Never have I been afraid for my life and that of my son than in an era where investigative journalists are murdered in cold blood and the police seem helpless to bring about justice.
Even worse, people are murdered in their bedrooms in gated communities and the assailants appear to be enjoying freedom.
What can the poor, the ordinary Ghanaian, do when even in the serene atmosphere of a church a senior pastor can be murdered while service is still in session?
It has become dangerous to just wake up and go to church or work without fearing for what savagery awaits you. People fear for their school-going children. Who knows if they will return with life still in them or if they will be gang raped, kidnapped and violated by men of sinister motives?
People are afraid to operate their businesses. Who knows if men of depraved minds will storm there and possibly steal from them? Aren’t we on our own and God for us all?

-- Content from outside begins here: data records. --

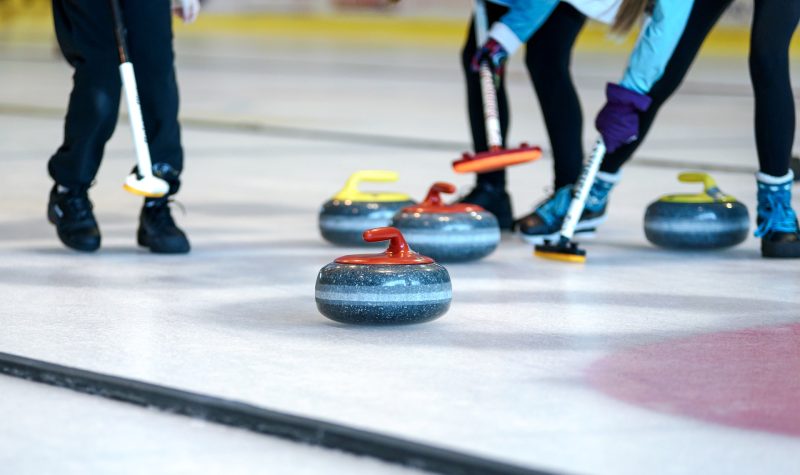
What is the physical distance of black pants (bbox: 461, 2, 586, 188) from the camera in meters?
A: 4.13

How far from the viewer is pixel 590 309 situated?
312 cm

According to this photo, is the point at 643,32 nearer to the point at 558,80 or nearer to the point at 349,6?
the point at 558,80

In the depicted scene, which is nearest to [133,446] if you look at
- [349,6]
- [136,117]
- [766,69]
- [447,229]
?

How did we get here? Are we no longer the beacon of African peace? What happened? Unemployment, I mean youth unemployment. That is how to manufacture a crime. How many criminals are gainfully employed in Ghana?
We have for years failed to address the question of the soaring number of graduates and their uneducated counterparts who have no means of livelihood.
Even worse, they live in an economy where prices of goods and services keep soaring. People can no longer afford a decent standard of living; transportation has become very costly for those who drive and those who use commercial vehicles. Prices of food keep soaring.
What should people do especially at a time government’s promise to build factories to provide jobs for the youth has failed? Even those employed on temporal modules like NABCO are receiving demeaning salaries, even that is not paid promptly.
“At what degree of hunger will a man prefer a grain of corn to democracy?” questioned Bertrand Russell, who was referring to vote buying. I ask, at what degree of impoverishment would Ghanaian youth resort to Ponzi schemes, contract killing, robbery, indecent behavior and acts that fundamentally threaten state security?
While we charge the police to find the killers of Ahmed Hussein-Suale, Josephine Asante, and Rev. David Nabegmado, we may want to understand that crime is not just fought with guns and loud sirens.
When people are gainfully employed and find meaning in life they may not engage in acts that endanger their lives.
We must be moved as a society to empathize with families who lose dear ones and property to crime, but can we ignore families whose members have taken on the indecent career of crime?
Criminals are not happy people. Not in the least. They live daily with the shame of a society that has pushed them to make a living by the gun. Nobody wants to be a criminal. And that is why as a society we must accept that we have failed to give our criminals alternatives which make them productive to society.
I look at the streets of Accra and beyond, and I see young men and women selling in the traffic. I see persons whose total investment in such a dangerous career on the road is less than GH¢ 50.
When you visit the business towns of Ghana at night after the shops have closed and you see beautiful girls sleeping in front of those shops with their babies you see people who are crying for alternatives.
When I see young men who finished university several years ago still roaming from one company to another in search of nonexistent jobs I see people looking for alternatives.
We must reach out to the criminals with decent jobs and they will reach out to us by putting off their criminal activities.
All those who lost their jobs during the banking crises will be happy to wear their suits again and return to work.